Similarly off message, the steady stream of old boys shoe-horned into racing leathers astride mid-life-crisis motorcycles. And the convoys of 4x4s stuffed with frustrated desk-jockeys in search of muddy puddles in which to splash. And the columns of shiny new sports cars and fume-spewing bangers in which, from now until the middle of autumn, peacocking Englishmen process and pose past my front door. An unending parade of middle-aged insecurity, throttling up unnecessarily and entirely missing the point of being in a wilderness.

A personal upside to lockdown was thousands of noisy interloping baby-boomers staying home. Our hills suddenly and blissfully free of weekend warriors. The sobering downside, tens of thousands of thoughtful visitors who come to mid-Wales to appreciate coast, dramatic landscape, star-filled skies, and calm, they stayed home too. The village shop closed.

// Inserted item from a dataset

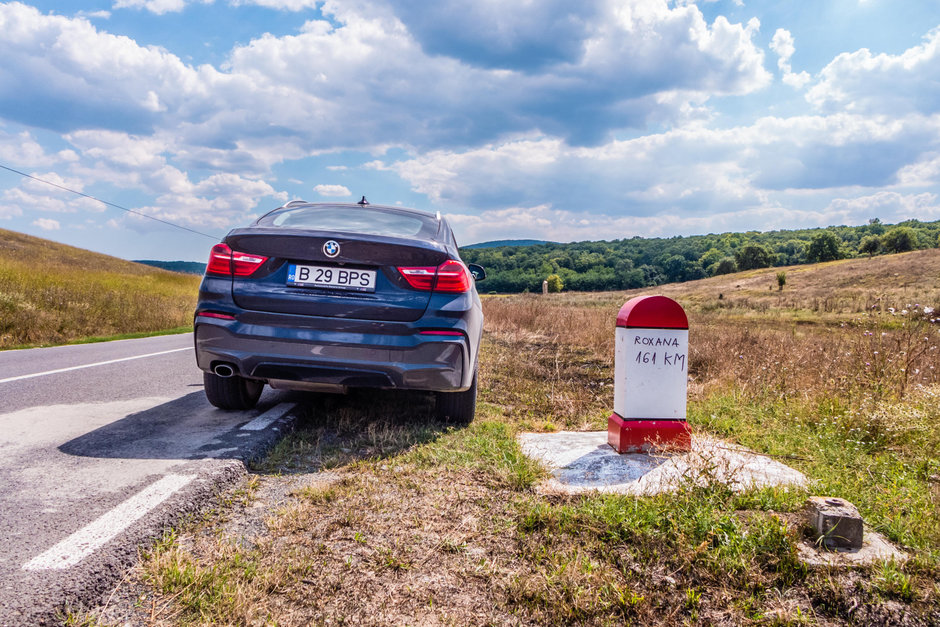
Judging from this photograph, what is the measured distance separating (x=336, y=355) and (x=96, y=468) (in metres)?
1.48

It was back in 2019 that outgoing leader of Ceredigion council, Ellen ap Gwynn, warned mid-Wales would become little more than a tourist playground unless plans to boost the region’s economy succeeded. As though necessary, lockdown provided an apocalyptic preview to the precarious nature of an economy over-reliant upon tourism. The effects of vanished tourists were not only felt by public-facing businesses, in an acceleration of already rapid town centre denudation, but also in undermining broader business confidence, so hastening a recently highlighted ‘great resignation’ (Mid Wales hit by the ‘Great Resignation’ Cambrain News, 17 March). With little progressed since Gwynn’s dire pronouncement, again mid-Wales crosses fingers in hope of a few months of fair weather.

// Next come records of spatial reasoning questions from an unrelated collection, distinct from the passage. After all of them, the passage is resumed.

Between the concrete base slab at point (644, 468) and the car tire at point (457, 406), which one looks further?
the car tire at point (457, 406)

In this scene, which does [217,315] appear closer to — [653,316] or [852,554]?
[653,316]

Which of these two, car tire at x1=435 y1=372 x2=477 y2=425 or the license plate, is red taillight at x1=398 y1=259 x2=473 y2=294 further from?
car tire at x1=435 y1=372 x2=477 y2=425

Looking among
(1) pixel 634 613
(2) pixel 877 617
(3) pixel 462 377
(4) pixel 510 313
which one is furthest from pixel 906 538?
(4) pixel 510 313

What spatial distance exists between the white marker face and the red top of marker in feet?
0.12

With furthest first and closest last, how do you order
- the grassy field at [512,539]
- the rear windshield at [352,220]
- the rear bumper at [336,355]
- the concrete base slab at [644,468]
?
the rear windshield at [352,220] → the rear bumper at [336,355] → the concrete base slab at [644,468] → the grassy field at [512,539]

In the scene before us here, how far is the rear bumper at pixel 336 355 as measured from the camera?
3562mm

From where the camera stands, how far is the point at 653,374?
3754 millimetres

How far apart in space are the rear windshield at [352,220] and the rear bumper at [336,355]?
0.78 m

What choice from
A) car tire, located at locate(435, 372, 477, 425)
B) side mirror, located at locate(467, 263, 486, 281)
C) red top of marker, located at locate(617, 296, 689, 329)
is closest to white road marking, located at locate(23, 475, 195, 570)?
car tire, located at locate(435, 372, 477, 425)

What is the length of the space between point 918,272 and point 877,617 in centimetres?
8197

With an imperative to develop economic diversity remaining, the heralded Levelling Up programme, upon no inspection, might appear the vehicle to achieve such a boost. But scanning the scant website and airy White Paper, nothing concrete or of moment is revealed; what a cynic might describe as vague platitudes published conveniently ahead of an election. So where are alternative local plans for subsidised start-ups, for a creative industry or tech-hub? Where are local opportunities for aspirational graduates beyond bar-work and caregiving? And what about those often-mused-over town centres?

Time is overdue for our region’s councils to either properly support or repurpose crumbling town centres; this has been said. It is less understood that councils own a meaningful number of the region’s distressed shops and bars. So why wait for struggling retail tenants and leaseholders to beg for unlikely grants, or cease trading, before taking action? Why is it not policy to redevelop public stock in cooperation with existing businesses? An immediate boost for dilapidated high streets, local contractors, as well as for wider confidence.

And on an embarrassingly practical level, how is it still quicker (and usually cheaper) to travel from London to any other European destination, than to the west coast of Wales? Therefore, most obviously, meaningful investment in transport infrastructure to adequately serve mid-Wales’s businesses and tourist industry alike. Hardly a revolutionary idea; a speedier link from Cardiff, Liverpool, or Birmingham, is the first plea of every leg-stretching visitor.

Finally, on a selfish note, of course I urge national neighbours to visit mid-Wales, just not to seek out the noisiest available transport to get here.